* TASK OBJECTIVE: Render the listing as a JSON list of strings, one per line and without blank lines, beginning with the line containing "Christmas Crystal Cheer" and continuing through the line containing "世博会参观路线和GPS轨迹冰岛", both included. Leave the pictures out of the answer.

* PROVIDED ENTRIES:
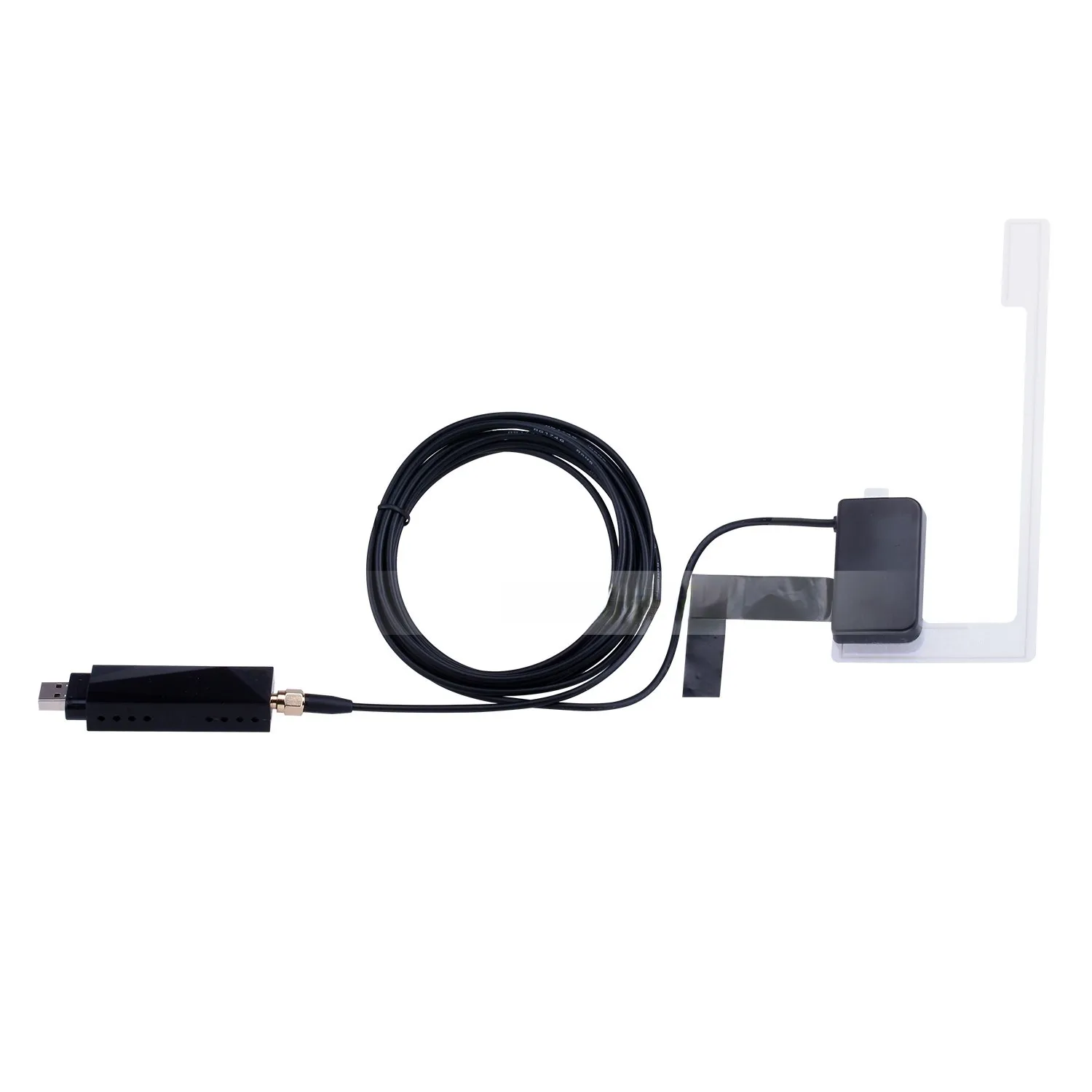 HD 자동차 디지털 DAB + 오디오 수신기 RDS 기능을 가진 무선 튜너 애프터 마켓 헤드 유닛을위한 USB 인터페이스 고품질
==
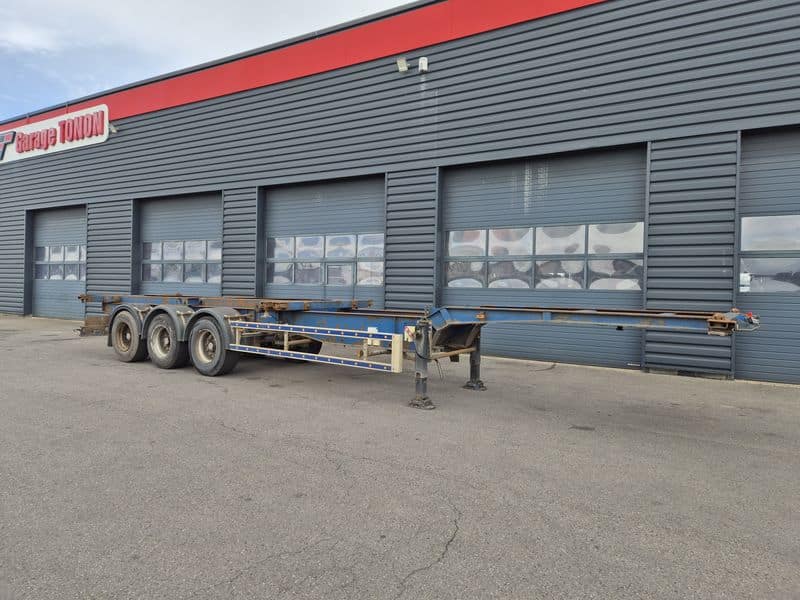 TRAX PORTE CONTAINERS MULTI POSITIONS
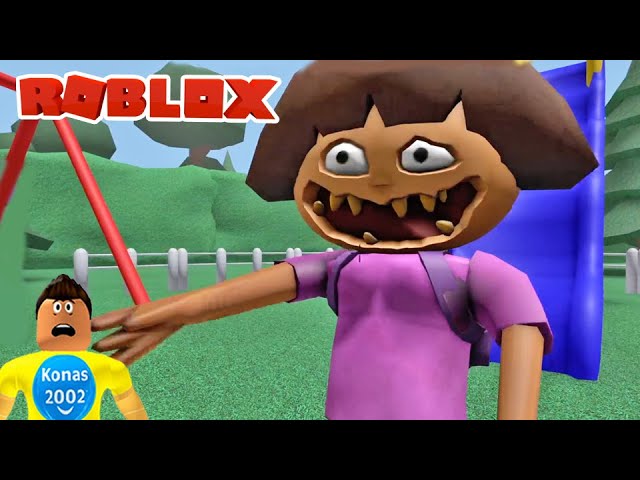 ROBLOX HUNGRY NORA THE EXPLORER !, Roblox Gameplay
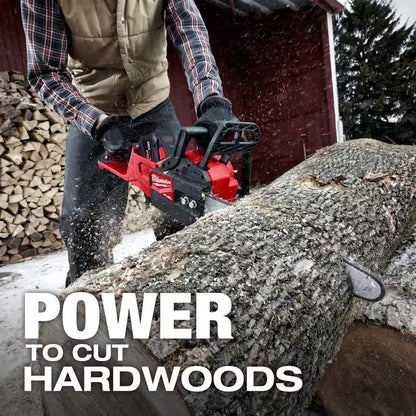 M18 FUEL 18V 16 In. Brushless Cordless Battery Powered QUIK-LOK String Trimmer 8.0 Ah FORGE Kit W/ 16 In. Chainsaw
==
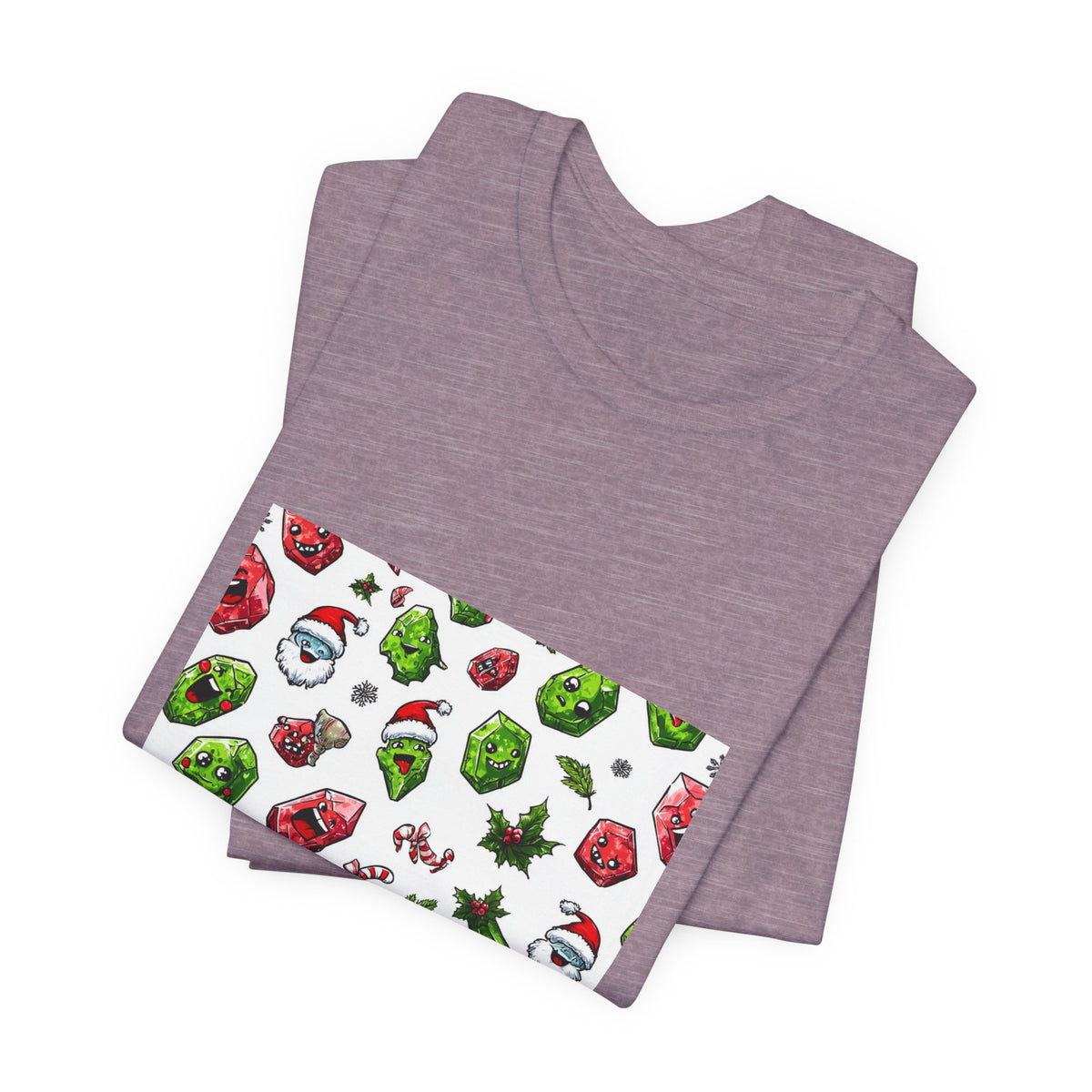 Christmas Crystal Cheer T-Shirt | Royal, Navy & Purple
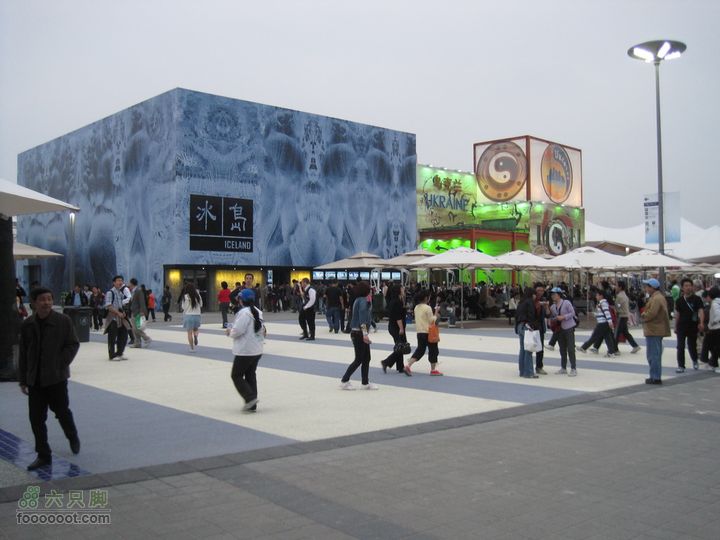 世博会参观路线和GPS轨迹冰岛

* SOLUTION FOR THIS TASK:
[
  " Christmas Crystal Cheer T-Shirt | Royal, Navy & Purple",
  " 世博会参观路线和GPS轨迹冰岛"
]